Here’s how we simulation \(n=100\) random sample from a normal distribution with mean \(\mu=8\) and \(\sigma=1\).

Code
X <- rnorm(n = 100, mean = 8)
mean(X) 
[1] 7.986668

The mean is found to be 7.99. Here’s a plot of the log-likelihood function (\(\mu\) against \(\ell(\mu)\)):

Code
tibble(
  x = mean(X) + seq(-1, 1, length = 100)
) |>
  rowwise() |>
  mutate(y = sum(dnorm(X, mean = x, log = TRUE))) |>
  ggplot(aes(x, y)) +
  geom_line() +
  geom_segment(linetype = "dashed", x = mean(X), xend = mean(X), y = -Inf,
               yend = sum(dnorm(unlist(X), mean = mean(X), log = TRUE)),
               size = 0.4, col = "gray") +
  labs(x = expression(mu), y = expression(l(mu)))
Figure 5.1: Log-likelihood function of the normal mean.

Here’s how to optimise the (log-)likelihood function.

neg_loglik <- function(theta, data = X) {
  -1 * sum(dnorm(x = data, mean = theta, log = TRUE))
}

res <- nlminb(
  start = 1,  # starting value
  objective = neg_loglik, 
  control = list(
    trace = 1  # trace the progress of the optimiser
  ))
  0:     2578.2008:  1.00000
  1:     583.53365:  5.00000
  2:     137.52440:  7.98669
  3:     137.52440:  7.98667
  4:     137.52440:  7.98667
glimpse(res)
List of 6
 $ par        : num 7.99
 $ objective  : num 138
 $ convergence: int 0
 $ iterations : int 4
 $ evaluations: Named int [1:2] 6 7
  ..- attr(*, "names")= chr [1:2] "function" "gradient"
 $ message    : chr "relative convergence (4)"

5.2 Variance reduction: Rao-Blackwellisation

It is possible to reduce the variance of an unbiased estimator by conditioning on a sufficient statistic.

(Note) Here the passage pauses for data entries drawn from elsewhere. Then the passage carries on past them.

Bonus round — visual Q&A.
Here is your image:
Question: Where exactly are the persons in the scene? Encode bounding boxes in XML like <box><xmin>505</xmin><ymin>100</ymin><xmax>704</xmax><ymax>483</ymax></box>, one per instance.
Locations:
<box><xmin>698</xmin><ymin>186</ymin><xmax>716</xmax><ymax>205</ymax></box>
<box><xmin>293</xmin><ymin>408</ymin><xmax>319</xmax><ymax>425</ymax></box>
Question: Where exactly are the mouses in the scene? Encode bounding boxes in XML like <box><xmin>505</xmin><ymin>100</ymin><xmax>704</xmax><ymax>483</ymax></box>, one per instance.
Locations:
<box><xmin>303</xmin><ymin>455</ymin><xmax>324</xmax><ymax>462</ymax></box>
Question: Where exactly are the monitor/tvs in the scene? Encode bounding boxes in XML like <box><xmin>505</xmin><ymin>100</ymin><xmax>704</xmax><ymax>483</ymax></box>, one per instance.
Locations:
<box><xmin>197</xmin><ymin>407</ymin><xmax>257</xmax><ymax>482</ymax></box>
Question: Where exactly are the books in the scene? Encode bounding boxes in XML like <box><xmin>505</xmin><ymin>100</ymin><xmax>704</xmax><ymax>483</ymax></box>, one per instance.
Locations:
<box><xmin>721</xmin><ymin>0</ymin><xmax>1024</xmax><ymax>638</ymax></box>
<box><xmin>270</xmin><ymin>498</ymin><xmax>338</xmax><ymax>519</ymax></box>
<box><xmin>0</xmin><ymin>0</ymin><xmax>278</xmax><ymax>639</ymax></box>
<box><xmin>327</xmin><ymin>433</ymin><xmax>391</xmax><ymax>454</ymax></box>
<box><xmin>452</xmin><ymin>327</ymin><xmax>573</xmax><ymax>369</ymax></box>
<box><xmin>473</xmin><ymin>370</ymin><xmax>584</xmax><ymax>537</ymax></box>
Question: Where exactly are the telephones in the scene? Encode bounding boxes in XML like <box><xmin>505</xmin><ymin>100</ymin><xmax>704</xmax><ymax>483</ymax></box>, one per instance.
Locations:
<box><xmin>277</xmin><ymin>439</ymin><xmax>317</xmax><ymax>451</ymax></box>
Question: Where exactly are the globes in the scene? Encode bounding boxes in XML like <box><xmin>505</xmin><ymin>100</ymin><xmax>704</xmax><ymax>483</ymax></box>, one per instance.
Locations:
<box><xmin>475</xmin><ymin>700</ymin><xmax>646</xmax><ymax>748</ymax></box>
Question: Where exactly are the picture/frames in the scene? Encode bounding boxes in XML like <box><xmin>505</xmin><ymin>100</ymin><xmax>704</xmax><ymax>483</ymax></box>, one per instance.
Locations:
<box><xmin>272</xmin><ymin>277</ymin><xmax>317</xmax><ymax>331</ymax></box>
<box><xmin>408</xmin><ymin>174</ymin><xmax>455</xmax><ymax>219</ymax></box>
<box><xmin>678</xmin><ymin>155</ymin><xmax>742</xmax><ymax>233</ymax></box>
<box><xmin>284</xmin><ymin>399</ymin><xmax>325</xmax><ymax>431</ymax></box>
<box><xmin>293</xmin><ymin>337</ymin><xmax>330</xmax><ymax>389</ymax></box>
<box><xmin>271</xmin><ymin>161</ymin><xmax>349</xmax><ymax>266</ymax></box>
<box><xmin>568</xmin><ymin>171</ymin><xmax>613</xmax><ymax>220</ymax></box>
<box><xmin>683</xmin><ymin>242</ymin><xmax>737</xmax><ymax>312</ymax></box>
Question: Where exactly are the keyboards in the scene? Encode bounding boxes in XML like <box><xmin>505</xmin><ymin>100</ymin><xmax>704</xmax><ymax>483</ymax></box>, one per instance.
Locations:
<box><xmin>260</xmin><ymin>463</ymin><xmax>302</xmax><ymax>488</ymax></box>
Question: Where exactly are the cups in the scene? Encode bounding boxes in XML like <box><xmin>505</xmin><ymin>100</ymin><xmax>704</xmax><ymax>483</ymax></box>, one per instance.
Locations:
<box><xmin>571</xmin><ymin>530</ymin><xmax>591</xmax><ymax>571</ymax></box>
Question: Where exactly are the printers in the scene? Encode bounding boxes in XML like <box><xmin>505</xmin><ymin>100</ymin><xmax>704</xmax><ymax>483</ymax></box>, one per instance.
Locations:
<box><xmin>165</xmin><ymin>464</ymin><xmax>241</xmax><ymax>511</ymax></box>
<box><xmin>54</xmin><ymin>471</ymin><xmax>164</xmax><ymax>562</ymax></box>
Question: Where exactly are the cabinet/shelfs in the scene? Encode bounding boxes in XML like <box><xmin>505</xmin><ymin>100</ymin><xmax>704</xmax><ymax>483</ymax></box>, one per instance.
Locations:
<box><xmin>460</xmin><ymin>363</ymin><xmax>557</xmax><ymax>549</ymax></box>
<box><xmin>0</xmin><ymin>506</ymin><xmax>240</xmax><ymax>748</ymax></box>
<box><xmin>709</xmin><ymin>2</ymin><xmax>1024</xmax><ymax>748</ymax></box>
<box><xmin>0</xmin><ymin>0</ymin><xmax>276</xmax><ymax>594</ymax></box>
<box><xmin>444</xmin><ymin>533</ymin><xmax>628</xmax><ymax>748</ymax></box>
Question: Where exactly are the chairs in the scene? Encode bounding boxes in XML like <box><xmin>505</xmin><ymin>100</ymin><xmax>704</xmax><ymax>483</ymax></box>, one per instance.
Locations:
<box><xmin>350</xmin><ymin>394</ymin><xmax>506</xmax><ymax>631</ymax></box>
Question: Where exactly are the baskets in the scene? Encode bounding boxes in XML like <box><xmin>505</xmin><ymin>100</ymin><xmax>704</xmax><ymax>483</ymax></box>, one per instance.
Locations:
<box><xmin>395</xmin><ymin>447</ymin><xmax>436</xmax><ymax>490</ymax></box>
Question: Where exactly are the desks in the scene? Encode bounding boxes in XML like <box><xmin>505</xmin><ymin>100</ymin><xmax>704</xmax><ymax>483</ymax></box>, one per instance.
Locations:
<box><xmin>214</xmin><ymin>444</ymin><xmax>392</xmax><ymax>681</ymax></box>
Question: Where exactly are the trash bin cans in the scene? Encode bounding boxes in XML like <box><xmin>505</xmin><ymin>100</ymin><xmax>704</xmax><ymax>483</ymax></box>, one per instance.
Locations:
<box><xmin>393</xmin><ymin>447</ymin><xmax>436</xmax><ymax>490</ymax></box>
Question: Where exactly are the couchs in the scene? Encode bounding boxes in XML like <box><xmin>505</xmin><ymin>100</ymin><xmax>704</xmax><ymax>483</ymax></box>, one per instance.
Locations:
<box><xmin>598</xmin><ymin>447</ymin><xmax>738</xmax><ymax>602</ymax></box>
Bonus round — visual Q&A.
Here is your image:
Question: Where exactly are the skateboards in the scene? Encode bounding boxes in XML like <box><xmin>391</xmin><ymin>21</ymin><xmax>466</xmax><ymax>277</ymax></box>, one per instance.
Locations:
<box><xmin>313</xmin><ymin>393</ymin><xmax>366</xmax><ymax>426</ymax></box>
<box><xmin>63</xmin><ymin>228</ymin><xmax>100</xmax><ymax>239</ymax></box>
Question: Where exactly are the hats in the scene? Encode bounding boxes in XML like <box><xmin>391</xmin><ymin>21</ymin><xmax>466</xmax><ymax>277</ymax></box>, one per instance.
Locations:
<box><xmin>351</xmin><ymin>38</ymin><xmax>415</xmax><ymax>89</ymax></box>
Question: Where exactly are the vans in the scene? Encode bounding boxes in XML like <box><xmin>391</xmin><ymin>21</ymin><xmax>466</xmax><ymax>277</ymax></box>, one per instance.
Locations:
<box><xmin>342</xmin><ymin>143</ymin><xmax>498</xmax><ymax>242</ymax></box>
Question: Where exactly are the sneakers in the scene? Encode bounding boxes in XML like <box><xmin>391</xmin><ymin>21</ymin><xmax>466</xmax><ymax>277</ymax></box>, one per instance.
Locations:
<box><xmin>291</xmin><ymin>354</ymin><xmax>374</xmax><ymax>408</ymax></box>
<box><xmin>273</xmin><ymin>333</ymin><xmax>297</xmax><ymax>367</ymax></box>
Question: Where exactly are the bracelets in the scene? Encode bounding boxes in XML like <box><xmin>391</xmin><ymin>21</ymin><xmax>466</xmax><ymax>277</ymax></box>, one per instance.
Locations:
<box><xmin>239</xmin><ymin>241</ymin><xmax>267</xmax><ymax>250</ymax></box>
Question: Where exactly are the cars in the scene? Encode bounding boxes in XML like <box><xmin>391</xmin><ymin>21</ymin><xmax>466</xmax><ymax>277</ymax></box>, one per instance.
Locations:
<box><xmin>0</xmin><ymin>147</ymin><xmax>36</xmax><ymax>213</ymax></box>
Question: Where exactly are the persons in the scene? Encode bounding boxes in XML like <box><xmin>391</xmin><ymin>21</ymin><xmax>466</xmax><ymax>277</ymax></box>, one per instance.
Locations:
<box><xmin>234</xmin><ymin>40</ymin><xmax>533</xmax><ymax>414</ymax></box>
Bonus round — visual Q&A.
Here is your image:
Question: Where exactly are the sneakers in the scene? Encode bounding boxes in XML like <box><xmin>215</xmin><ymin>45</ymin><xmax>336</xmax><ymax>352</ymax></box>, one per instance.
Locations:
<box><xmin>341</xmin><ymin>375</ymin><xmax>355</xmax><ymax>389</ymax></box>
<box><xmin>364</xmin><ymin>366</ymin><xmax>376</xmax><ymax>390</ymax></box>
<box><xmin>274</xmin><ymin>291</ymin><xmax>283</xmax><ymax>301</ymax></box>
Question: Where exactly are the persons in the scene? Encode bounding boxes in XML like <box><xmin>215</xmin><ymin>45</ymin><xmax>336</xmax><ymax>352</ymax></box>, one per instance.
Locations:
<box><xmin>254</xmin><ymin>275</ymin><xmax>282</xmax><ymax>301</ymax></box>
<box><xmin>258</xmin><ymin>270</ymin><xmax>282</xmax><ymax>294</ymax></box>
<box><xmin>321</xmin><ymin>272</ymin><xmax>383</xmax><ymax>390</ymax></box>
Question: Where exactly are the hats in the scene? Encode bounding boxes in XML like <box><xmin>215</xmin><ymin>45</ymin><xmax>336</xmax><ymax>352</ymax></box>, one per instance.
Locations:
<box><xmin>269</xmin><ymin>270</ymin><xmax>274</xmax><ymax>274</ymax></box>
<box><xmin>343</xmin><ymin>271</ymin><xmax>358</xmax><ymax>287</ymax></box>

Theorem 5.1 (Rao-Blackwell) Suppose that \(\hat\theta({\mathbf X})\) is unbiased for \(\theta\), and \(S({\mathbf X})\) is sufficient for \(\theta\). Then the function of \(S\) defined by \[ \phi(S) = \mathop{\mathrm{E}}_\theta(\hat\theta|S) \]

  1. is a statistic, i.e. \(\phi(S)\) does not involve \(\theta\);
  2. is an unbiased statistic, i.e. \(\mathop{\mathrm{E}}(\phi(S)) = \theta\); and
  3. has \(\mathop{\mathrm{Var}}_\theta(\phi(S)) \leq \mathop{\mathrm{Var}}_\theta (\hat\theta)\), with equality iff \(\hat\theta\) itself is a function of \(S\).

In other words, \(\phi(S)\) is a uniformly unbiased estimator for \(\theta\). Thus the Rao-Blackwell theorem provides a systematic method of variance reduction for an estimator that is not a function of the sufficient statistic.

Proof.

  1. Since \(S\) is sufficient, the distribution of \({\mathbf X}\) given \(S\) does not involve \(\theta\), and hence \(\mathop{\mathrm{E}}_\theta(\hat\theta({\mathbf X})|S)\) does not involve \(\theta\).

  2. \(\mathop{\mathrm{E}}(\phi(S)) = \mathop{\mathrm{E}}\left[ \mathop{\mathrm{E}}(\hat\theta|S) \right] = \mathop{\mathrm{E}}(\hat\theta) = \theta\).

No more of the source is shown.